Even i am also facing the same issue as seen in this post.

I have two data set as input to join stage and its extracting only 276 row/sec.

below are the details

Data Set 1
-----------

Total Records: 19199366
Total 32k Blocks: 19141
Total Bytes: 2430032178

Node Records blocks Bytes
Node1 9593377 9566 1214500680
Node2 9605989 9575 1215531492

Data Set 2
-----------

Total Records: 19199355
Total 32k Blocks: 23812
Total Bytes: 3041367308

Node Records blocks Bytes
Node1 9597492 11903 1520355820
Node2 9601863 11909 1521011488

Please suggest what can be done to improve performance .

I also added the two env variable as suggested by Ravi keeping default value but didnt get any help.

thompsonp · Post by **thompsonp** » Fri Mar 14, 2014 2:27 am

Akarsh

Perhaps you could follow the advice already given and post your results.
What does the rest of the job look like and are the datasets already partitioned and sorted for the join? Are they being repartitioned / sorted?

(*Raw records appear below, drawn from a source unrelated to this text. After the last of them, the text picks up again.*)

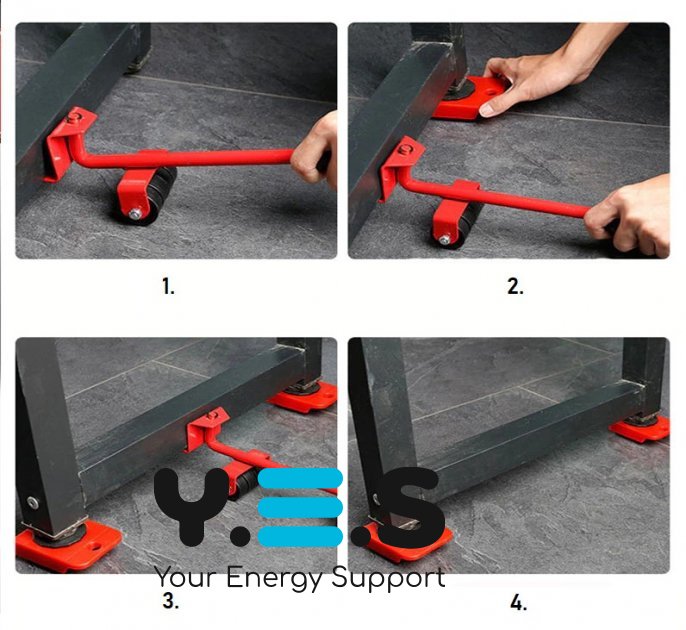 1.

2.

Y.E.S

Your Energy Support

3.

4.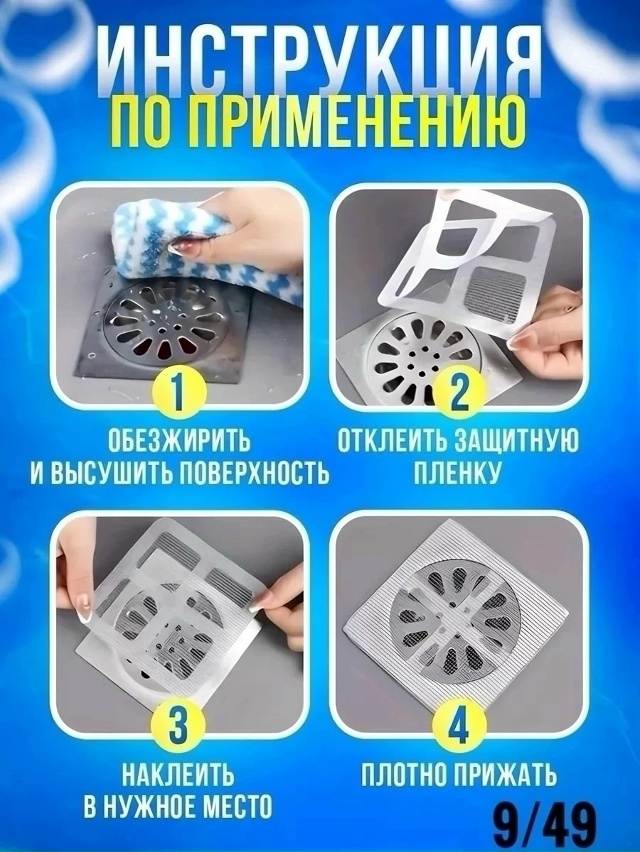 ИНСТРУКЦИЯ
ПО ПРИМЕНЕНИЮ

1
ОБЕЗЖИРИТЬ И ВЫСУШИТЬ ПОВЕРХНОСТЬ

2
ОТКЛЕИТЬ ЗАЩИТНУЮ ПЛЕНКУ

3
НАКЛЕИТЬ В НУЖНОЕ МЕСТО

4
ПЛОТНО ПРИЖАТЬ

9/49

Ravi has not responded to the advice given and you have just replicated a change he made but kept default values (which is presumably the same as not adding them). There's plenty of help in that thread if you choose to follow it.

chulett · Post by **chulett** » Fri Mar 14, 2014 7:15 am

Similar != same, so now you have your own post to track your issue... which I don't believe is related to 'slow reading'. Thompsonp's questions need to be answered.

akarsh · Post by **akarsh** » Fri Mar 14, 2014 9:41 am

Hi thompsonp,

I am just having join the the job. and its same partition in join.
speed is 1400-1600 row/ sec.

Also have changed the buffer at join and kept it 6 MB.

i/p Meta Data is around 500 bytes and out around 1000 bytes as am having full outer join in the job.

earlier it was delete then insert job. Delete was taking long time app 19 hr, so changing it to truncate and load by saving data not delete using full outer join.